● **Zu bearbeiten**
**A.** Beantworte bitte anhand des Forenthreads zu Windows 7 diese Fragen:
(i) Welche Dauer eines schwarzen Bildschirms nennt Herbboy als nicht normal?
(ii) Welches Programm wurde laut quaaaaaak bei einem Clanmate geblockt?
(iii) Welches Programm hält burrycan für die Ursache?
**B.** Kopiere aus dem Forenthread zu Windows 7 den Abschnitt von "Vielen Dank für" bis einschließlich "Virenscanner zB ?" wortgetreu.

● **Textauszug**
Vielen Dank für die Hilfe


----------



## Herbboy (21. April 2011)

*AW: Windows 7 - Probleme bei "als Administrator ausführen"*

Vlt. hat es mit irgendeinem Tool zu tun, das Du in beiden Konfigs benutzt hast - Virenscanner zB ?

Dass es kurz "stockt", wenn man etwas im Gegensatz zu sonst als Admin ausführt, ist aber normal. 12Sek schwarz jedoch nicht... ^^


----------



## quaaaaaak (21. April 2011)

*AW: Windows 7 - Probleme bei*

virenscanner ist ne gute idee, norton macht sehr viel selbstständig und auch sehr viel selbstständigen müll(bei einem clanmate wurde mumble wg. der verbindung zum update server geblockt)
sonst erscheint mir dein problem leider ziemlich komisch, hast du in letzter zeit wsa am OS herumgestellt obwohl das ja eig nicht sein kann, wenn das bei nem alten rechner auch schon war. kann es sein, dass du etwas von einer externen langsamen festplatte abrufst? da kann das durchaus mal vorkommen, das der pc hängt...


----------



## burrycan (21. April 2011)

*AW: Windows 7 - Probleme bei*

Danke, das war wohl des Rätsels Lösung.
Daran hab ich irgendwie gar nicht gedacht.   

denke es war daemon tools, das hat auch beim deinstallieren nen bluescreen gegeben


----------

● **Vorliegendes Material**

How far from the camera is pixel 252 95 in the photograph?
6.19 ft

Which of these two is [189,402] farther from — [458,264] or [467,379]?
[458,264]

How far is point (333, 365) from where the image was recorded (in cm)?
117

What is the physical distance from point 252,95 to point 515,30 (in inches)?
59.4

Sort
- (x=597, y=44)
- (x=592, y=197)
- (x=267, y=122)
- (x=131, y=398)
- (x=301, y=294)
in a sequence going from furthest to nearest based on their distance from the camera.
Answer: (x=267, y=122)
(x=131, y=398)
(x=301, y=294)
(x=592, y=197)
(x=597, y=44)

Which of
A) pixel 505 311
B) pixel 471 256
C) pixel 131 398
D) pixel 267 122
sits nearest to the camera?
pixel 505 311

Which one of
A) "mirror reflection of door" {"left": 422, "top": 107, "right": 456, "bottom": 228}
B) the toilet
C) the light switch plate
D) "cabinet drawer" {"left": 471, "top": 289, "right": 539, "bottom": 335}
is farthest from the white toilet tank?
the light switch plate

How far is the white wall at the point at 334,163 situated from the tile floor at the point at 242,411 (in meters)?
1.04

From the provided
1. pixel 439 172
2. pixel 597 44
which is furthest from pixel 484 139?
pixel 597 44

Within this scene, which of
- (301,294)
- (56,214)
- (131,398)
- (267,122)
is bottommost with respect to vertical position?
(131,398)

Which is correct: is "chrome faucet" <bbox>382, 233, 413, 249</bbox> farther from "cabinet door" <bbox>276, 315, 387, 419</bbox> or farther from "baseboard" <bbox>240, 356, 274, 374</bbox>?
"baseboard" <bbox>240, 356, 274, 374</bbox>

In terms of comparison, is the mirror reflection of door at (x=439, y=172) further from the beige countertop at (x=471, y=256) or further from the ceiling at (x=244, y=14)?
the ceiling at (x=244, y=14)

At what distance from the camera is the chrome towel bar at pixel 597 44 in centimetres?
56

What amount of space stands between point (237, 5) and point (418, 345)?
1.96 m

● **Ausgearbeitete Lösungen**
**A.**
(i) 12 Sekunden
(ii) Mumble
(iii) Daemon Tools

**B.**
Vielen Dank für die Hilfe


----------



## Herbboy (21. April 2011)

*AW: Windows 7 - Probleme bei "als Administrator ausführen"*

Vlt. hat es mit irgendeinem Tool zu tun, das Du in beiden Konfigs benutzt hast - Virenscanner zB ?